I am thrilled to report 10 Monarch caterpillars in my yard as of yesterday!! Watching them outside and looking for more. Last year we had none here in East Randolph. Great article and website!

Bernadette Lacey
Sep 03, 2017

Elise, you should be writing! Write Childrens’ books, nature books more ‘zine articles, but write!

Bill Risso
Aug 28, 2017

Thanks you for this delightful account. It reminds me of my experience with Monarch caterpillars in Massachusetts in the the 1950s:  late one summer I brought one Monarch caterpillar from Keene Valley, NY home to Essex MA in a quart jar with daily freshened milkweed to bring to the school where I taught natural science to grades 1 - 5. I kept water in the bottom of the jar, protected from the wandering caterpillar by a layer of smooth 1” pebbles so s’he couldn’t drown.  Of course i had to change the water almost daily.  the caterpillar grew rapidly and soon hung from its hind “feet” from this was miraculous to watch it climb out of its caterpillar skin as it hung upside down from the twig, and the miraculous moment when it crawled out of its striped skin and incredibly quickly released its new body uno its new chrysalis and hung from the twig. The curled up caterpillar inside is now visible for a very short time as a dark body, and its shrugged off wrinkled old skin is hanging from the twig. The caterpillar-becoming-chrysalis now has to get rid of its old skin without letting go of the twig. The move takes a millisecond so quick that the human eye can’t comprehend it, and there is the chrysalis miraculously still hanging from the milkweed twig. Now it’s time to move it to a hatching jar which has already been prepared with water and pebbles at the bottom for moisture in the air. Then a piece of fine mesh wire goes across the top of the jar to be fastened with a couple of rubber bands.

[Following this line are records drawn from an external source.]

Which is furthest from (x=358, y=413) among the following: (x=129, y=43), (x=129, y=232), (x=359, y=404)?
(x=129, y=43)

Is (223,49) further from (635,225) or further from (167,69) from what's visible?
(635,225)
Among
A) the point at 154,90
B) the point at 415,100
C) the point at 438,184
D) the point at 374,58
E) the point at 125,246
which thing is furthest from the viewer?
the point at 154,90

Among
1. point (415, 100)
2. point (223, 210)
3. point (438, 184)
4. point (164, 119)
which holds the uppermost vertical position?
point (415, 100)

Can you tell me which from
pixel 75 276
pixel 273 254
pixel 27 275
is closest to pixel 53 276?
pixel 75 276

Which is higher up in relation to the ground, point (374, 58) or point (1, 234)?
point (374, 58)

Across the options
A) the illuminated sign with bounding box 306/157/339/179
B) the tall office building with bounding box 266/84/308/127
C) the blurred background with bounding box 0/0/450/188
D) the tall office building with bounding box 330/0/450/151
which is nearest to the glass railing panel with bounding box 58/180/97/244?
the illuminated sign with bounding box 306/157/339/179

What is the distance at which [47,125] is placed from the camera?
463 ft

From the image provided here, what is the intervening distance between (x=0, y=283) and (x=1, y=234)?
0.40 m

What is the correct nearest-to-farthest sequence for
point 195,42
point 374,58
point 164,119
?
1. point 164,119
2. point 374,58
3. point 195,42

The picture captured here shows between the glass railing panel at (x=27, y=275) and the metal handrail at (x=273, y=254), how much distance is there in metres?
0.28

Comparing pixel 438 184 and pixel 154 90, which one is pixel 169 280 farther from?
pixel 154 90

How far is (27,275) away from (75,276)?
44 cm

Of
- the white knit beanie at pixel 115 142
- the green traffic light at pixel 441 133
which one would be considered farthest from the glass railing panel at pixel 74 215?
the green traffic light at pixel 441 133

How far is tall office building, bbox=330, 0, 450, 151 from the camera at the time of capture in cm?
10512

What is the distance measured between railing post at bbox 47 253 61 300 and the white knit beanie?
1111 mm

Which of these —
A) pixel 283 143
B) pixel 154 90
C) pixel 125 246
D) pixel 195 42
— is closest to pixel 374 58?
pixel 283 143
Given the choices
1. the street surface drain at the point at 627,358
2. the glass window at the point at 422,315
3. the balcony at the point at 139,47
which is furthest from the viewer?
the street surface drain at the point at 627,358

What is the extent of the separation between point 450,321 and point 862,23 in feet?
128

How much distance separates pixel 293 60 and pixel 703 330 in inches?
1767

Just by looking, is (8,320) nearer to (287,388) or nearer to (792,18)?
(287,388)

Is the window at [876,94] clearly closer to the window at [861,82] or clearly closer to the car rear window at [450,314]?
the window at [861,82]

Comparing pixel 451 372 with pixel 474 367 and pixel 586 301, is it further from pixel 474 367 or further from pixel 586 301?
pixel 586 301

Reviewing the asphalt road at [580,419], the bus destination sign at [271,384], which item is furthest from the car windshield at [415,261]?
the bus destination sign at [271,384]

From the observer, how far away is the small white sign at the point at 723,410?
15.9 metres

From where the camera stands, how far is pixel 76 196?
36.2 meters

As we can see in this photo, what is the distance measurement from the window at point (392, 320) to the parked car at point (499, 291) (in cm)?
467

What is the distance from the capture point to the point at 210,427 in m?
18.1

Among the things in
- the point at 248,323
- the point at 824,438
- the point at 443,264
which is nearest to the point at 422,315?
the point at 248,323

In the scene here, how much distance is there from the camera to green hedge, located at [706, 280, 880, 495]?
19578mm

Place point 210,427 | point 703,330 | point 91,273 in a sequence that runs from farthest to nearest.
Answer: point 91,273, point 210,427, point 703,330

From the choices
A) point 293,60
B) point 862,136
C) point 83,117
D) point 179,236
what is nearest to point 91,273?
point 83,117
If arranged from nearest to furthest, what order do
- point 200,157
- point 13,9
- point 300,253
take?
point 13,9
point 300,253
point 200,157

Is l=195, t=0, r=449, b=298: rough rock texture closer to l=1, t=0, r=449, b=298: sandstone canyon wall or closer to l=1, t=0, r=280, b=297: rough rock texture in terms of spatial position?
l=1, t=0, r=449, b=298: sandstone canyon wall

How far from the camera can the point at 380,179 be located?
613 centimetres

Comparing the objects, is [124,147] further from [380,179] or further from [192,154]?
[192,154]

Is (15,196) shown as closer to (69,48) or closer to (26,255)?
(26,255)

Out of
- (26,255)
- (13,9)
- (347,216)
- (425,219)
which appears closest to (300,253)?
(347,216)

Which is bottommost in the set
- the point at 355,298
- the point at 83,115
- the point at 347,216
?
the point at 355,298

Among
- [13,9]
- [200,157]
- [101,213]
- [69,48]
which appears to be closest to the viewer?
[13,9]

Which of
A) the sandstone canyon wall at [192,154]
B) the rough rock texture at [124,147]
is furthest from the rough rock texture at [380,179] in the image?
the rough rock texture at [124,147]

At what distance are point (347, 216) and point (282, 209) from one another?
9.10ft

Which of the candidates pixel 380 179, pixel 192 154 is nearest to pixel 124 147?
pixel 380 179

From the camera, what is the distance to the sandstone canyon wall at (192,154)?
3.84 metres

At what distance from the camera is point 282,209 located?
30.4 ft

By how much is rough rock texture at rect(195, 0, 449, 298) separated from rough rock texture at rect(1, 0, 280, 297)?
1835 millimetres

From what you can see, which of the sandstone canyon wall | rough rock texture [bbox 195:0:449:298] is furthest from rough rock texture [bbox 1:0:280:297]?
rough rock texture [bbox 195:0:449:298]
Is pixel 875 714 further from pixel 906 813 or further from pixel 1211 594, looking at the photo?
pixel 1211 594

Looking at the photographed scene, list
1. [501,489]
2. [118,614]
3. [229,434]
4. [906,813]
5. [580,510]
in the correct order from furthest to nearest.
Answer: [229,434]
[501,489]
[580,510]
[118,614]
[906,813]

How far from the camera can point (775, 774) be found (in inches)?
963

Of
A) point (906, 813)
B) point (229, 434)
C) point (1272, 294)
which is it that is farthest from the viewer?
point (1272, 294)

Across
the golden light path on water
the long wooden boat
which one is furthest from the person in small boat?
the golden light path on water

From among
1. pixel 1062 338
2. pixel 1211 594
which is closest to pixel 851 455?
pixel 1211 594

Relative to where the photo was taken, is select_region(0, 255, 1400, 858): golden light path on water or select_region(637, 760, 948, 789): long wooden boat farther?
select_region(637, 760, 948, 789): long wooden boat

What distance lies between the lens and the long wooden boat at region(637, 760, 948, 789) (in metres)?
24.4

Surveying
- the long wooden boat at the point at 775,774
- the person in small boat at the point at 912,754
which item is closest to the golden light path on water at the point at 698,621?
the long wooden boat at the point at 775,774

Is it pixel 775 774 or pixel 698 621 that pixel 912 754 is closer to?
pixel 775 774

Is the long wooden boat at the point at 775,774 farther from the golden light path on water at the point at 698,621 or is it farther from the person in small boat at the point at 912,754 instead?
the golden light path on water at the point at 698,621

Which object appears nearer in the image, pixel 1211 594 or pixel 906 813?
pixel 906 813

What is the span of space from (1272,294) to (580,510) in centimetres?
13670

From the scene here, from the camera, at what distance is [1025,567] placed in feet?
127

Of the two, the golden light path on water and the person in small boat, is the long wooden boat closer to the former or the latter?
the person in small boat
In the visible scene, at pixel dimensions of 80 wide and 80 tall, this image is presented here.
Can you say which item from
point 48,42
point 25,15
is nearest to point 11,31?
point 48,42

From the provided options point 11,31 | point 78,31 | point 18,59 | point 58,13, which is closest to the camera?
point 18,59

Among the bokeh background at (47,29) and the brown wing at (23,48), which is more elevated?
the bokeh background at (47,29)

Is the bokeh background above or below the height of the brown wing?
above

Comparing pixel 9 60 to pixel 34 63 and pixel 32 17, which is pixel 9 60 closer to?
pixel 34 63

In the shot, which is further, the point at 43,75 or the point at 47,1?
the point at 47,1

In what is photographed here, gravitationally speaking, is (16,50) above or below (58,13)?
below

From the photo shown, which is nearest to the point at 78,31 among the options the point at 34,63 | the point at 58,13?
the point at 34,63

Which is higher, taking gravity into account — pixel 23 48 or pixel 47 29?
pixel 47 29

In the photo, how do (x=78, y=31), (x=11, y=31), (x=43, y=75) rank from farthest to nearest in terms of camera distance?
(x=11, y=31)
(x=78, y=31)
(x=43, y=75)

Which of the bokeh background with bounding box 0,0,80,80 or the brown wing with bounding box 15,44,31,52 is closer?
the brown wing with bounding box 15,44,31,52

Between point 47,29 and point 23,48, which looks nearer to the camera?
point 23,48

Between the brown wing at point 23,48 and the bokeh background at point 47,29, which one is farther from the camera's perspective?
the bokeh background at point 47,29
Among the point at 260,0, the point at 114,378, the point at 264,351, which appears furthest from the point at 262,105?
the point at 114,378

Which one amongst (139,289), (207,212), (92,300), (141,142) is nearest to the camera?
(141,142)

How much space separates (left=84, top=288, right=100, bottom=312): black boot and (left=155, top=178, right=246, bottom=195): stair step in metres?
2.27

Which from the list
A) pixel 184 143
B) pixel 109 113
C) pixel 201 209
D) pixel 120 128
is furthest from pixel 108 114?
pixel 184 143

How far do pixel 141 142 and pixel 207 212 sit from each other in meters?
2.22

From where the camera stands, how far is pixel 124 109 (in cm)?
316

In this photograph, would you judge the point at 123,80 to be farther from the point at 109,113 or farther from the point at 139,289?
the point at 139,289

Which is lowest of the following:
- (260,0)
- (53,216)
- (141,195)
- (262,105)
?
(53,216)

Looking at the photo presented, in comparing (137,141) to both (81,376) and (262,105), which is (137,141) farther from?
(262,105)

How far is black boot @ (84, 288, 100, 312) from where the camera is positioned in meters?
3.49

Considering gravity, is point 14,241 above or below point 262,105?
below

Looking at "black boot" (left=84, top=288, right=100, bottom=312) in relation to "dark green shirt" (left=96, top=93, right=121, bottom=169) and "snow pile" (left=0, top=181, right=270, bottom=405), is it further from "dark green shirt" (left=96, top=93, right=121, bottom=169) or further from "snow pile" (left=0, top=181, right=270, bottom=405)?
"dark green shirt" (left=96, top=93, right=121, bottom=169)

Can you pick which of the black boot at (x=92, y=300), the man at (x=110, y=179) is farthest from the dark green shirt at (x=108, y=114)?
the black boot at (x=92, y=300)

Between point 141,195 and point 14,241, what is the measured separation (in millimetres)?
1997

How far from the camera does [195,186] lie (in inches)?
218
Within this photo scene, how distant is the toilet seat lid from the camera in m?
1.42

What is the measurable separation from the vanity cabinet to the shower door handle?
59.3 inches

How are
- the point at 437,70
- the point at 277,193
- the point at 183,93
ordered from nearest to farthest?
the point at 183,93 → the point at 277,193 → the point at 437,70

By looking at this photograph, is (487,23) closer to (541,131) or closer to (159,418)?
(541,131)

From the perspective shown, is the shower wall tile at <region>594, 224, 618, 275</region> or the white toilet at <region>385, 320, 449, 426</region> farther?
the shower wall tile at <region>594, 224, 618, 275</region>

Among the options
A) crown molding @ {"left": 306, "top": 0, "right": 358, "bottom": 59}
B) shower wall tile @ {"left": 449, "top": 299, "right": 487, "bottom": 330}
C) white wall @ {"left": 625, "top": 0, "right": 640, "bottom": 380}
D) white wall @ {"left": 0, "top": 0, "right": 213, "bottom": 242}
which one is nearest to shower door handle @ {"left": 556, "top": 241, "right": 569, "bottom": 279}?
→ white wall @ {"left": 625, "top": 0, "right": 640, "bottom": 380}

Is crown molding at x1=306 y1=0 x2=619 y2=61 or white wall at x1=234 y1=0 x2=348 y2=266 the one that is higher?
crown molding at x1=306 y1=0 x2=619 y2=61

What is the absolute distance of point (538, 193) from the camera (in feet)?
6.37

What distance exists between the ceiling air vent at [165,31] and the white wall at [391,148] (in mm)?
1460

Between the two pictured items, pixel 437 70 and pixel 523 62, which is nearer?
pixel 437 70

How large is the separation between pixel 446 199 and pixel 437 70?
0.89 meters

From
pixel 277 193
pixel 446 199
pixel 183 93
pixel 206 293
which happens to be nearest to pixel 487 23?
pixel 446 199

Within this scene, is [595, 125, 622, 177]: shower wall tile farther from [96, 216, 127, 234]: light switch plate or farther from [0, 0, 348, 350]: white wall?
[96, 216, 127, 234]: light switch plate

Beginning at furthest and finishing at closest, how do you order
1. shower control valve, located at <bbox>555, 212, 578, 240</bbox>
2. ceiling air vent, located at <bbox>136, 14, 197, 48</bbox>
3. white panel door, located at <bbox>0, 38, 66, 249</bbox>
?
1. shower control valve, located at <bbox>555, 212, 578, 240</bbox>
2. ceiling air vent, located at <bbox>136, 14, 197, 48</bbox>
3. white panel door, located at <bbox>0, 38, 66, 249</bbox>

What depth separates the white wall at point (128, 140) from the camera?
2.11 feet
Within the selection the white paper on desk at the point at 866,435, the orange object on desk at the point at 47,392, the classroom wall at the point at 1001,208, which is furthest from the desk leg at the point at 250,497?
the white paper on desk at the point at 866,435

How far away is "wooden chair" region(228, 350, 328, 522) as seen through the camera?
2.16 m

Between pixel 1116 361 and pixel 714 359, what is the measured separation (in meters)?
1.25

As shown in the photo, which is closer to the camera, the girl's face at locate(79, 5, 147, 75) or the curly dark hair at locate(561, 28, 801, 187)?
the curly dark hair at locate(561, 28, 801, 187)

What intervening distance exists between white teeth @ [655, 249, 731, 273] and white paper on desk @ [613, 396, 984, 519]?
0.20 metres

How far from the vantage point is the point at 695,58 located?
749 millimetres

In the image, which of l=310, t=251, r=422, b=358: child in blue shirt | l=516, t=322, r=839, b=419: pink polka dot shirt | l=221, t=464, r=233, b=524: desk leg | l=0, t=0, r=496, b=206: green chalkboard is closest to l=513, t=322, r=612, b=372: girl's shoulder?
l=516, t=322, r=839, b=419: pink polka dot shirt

This should be kept in a quiet place (no sunlight) for a couple of weeks (I can’t remember whether it’s 2 or 3) and one day the kids will notice that the transparent chrysalis shows the folded dark wings of he new butterfly, with black ribs and dark skin showing through the now transparent skin. Very soon the skin will split and the emergent butterfly slowly climbs out and hangs there with its wet, crumpled wings. This ay take quite a while; the jar can be put outside and the if you are lucky enough to have a kids class to watch this, everyone can go outside, sit on the grass in a circle and watch the new butterfly with its newly smooth wings flutter away into the sky.  The children’s s;spontaneous chorus “Good bye!”  brings tears to my eyes.

A year or two later I learned that a caterpillar or chrysalis should NEVER be moved from where it was found for any distance;  I moved the one I found in the Adirondacks 3 states away to Massachusetts:  a No-No;  You are playing God by moving genes across country much faster that nature would allow.

Martha Hoar
Aug 24, 2017

Interesting, enlightening, and so sweet.  Thank you

Cindy Ecklesdafer
Aug 21, 2017

Thank you for this fun and interesting article from a parent’s perspective.